# Inner product change of basis

1. Dec 12, 2013

### PhizKid

1. The problem statement, all variables and given/known data
Given $S = \{1, x, x^2\}$, find the coordinates of $x^2 + x + 1$ with respect to the orthogonal set of S.

2. Relevant equations
Inner product on polynomial space:
$<f,g> = \int_{0}^{1} fg \textrm{ } dx$

3. The attempt at a solution
I used Gram-Schmidt to make $S$ orthogonal and got $S' = \{1, x - \frac{1}{2}, x^2 - x + \frac{1}{6}\}$.

So the change of basis matrix I got was $$\left( \begin{array}{ccc} 1 & \frac{1}{2} & \frac{1}{3} \\ 0 & 1 & 1 \\ 0 & 0 & 1 \end{array} \right)$$

But $x^2 + x + 1$ looks exactly like $S$, so it would seem like it's the identity matrix so then it wouldn't change anything, which is where I'm stuck.

2. Dec 12, 2013

### ShayanJ

The problem says "with respect to the orthogonal set of S",and because S is not an orthogonal set,so you should find the components in S' basis.So forget about S and calculate the components w.r.t.

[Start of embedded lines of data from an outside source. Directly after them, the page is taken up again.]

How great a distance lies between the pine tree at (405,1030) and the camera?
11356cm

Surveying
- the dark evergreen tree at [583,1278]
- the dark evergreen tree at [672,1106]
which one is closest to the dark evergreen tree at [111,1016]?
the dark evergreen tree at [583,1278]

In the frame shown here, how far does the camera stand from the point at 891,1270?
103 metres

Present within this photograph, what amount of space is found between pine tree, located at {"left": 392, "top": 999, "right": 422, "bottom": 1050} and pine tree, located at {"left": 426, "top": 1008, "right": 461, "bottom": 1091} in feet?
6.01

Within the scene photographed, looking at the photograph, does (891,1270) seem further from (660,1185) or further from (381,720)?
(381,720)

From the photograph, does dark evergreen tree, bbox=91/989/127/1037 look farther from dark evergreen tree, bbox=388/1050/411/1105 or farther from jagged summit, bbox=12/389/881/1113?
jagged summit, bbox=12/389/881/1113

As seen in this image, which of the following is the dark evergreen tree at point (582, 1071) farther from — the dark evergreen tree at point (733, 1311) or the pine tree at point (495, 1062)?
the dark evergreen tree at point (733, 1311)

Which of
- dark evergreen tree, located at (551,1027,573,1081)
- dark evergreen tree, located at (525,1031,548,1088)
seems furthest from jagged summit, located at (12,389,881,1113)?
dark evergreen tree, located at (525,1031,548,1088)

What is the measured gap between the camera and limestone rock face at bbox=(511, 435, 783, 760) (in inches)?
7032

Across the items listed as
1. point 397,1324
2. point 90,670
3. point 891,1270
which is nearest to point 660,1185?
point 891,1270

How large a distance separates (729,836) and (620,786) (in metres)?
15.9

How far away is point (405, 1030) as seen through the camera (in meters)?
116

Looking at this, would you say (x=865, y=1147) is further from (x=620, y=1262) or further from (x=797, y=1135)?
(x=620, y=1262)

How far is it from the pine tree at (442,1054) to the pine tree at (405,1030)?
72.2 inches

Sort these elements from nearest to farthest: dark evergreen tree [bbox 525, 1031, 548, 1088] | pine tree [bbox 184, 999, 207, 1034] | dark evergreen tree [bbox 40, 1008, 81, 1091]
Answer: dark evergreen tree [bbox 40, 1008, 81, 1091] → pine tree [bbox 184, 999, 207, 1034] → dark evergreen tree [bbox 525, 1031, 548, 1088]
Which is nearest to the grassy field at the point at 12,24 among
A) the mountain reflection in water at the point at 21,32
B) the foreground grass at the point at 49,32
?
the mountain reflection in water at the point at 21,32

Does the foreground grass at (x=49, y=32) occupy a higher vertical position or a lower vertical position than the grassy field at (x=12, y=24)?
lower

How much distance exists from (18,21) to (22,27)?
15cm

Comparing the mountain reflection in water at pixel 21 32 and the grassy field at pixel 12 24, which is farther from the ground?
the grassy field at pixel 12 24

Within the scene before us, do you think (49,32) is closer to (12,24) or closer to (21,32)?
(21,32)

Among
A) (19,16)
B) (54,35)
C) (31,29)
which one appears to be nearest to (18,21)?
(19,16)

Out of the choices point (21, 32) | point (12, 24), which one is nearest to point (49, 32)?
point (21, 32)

S' directly!
Also,$x^2+x+1$ doesn't look exactly like S,only its coordinates w.r.t. S is (1,1,1).

3. Dec 12, 2013

### jbunniii

Think about what the change of basis matrix does for you. Consider, for example, the polynomial $x$. Expressed in terms of the original basis $S$, we can write $x = 0(1) + 1(x) + 0(x^2)$, so its coefficient vector in terms of the original basis is $(\begin{array}{ccc}0& 1& 0\end{array})^T$. To express it in terms of the new basis, we simply multiply the matrix by this vector:
$$\text{new coefficient vector} = \left( \begin{array}{ccc} 1 & \frac{1}{2} & \frac{1}{3} \\ 0 & 1 & 1 \\ 0 & 0 & 1 \end{array} \right) \left( \begin{array}{c} 0 \\ 1 \\ 0 \end{array}\right) = \left( \begin{array}{c} \frac{1}{2}\\ 1 \\0\end{array} \right)$$
This means that our polynomial $x$ can be expressed in terms of the orthogonal basis using the new coefficients:
$$x = \frac{1}{2}(1) + 1\left(x-\frac{1}{2}\right) + 0\left(x^2 - x + \frac{1}{6}\right)$$
and we can easily see that the left hand side does indeed equal the right hand side.

You can use exactly the same technique for any other polynomial. Start by finding the coefficients of $1 + x + x^2$ in terms of the original basis $S$.